4 Responses to “How did that happen?”

  1. tkdkerry Says:

    And if the police hadn’t been tipped off, they would have had their way in the Gun Free Killing Zone.

  2. Ron W Says:

    Yes, tkdkerry, and they would’ve locked down the place so none of the unarmed victims could escape the murderers. Israel stopped this type of thing long ago when terrorists were targeting schools by allowing principals and teachers to be armed. Armed murders are most effective in accomplishing mass murder with trapped, unarmed victims and the Gun-Free Zones keep it that way.

    Of course, the media coverage of the aftermath makes for better demagogic advocacy for more citizen disarmament for more criminal-safe zones.

  3. tkdkerry Says:

    That was indeed my point… as long as we continue in this marvelously stupendous idiocy of an absolute ban of all weapons in our schools, these little wastes of good heart-beats won’t have any disincentive. As it is, the mental image of a frantic liberal administrator running around in the gun-fire screaming “Play nice! Play nice!” isn’t so hard to imagine.

  4. FishOrMan Says:

    Sounds like it was more of a bad joke then police actually swooping in and saving our children. Darn, and America is soooo relying on them, too.

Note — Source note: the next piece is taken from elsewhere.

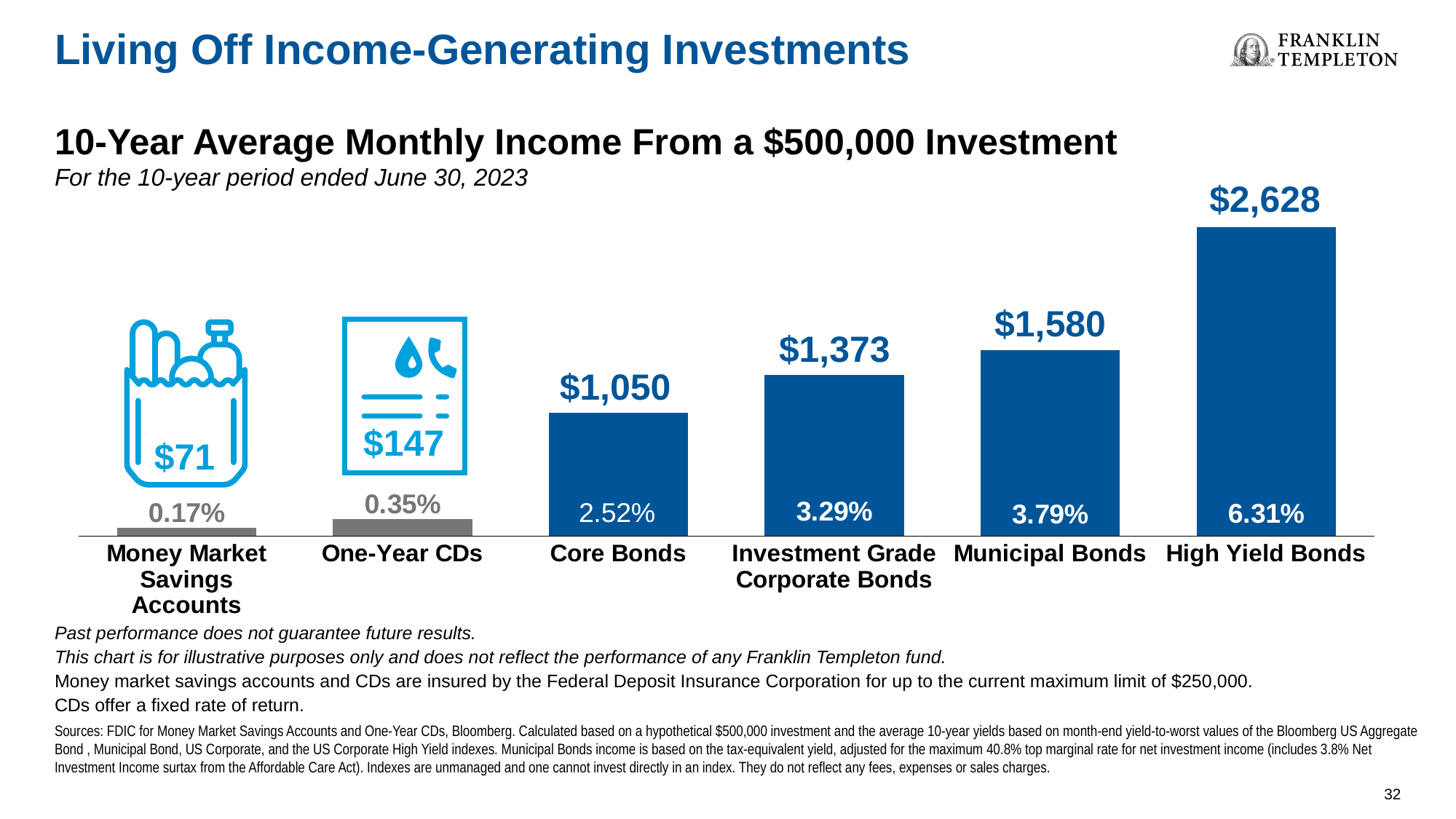
What yield percentage is shown for Municipal Bonds? 3.79% Do the monthly income values rise or fall moving from left to right across the categories? Rise Which category has the lowest average monthly income? Money Market Savings Accounts How many investment categories are shown in the chart? 6 What is the difference in monthly income between Municipal Bonds and Investment Grade Corporate Bonds? $207 What is the 10-year average monthly income from a $500,000 investment in Core Bonds? $1,050 What type of chart is shown on the slide? Bar chart Which category has the highest average monthly income? High Yield Bonds What is the title of the chart? 10-Year Average Monthly Income From a $500,000 Investment What is the monthly income shown for Money Market Savings Accounts? $71 What is the average monthly income shown for High Yield Bonds? $2,628 Which has a higher monthly income, One-Year CDs or Core Bonds? Core Bonds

    We should have known when police said they had found “guns” in one of the boys room, with no mention of the type of weapons, (shotgun or hunting rifle?), and no amount of ammo, (or lack thereof), mentioned either.

    AP: Student Says Rumors Rampant Before Arrest

    “A student at the small-town high school where five teens are accused of planning an attack said Friday that rumors were rampant on the day before their arrest, prompting some schoolmates to tell the suspects: “Whatever you do, don’t shoot me.”

    Freshman Nathan Spriggs, 15, also said his friends, who are suspected of planning to shoot fellow students and school employees, told him they had posted a threat on the Internet as a joke and feared they would be suspended or expelled for doing it.”

    “Some students said they doubted the boys intended to carry out the threat and said they were not alarmed that authorities found guns in one suspect’s bedroom because it is not uncommon in rural Kansas for youths to have access to hunting weapons.”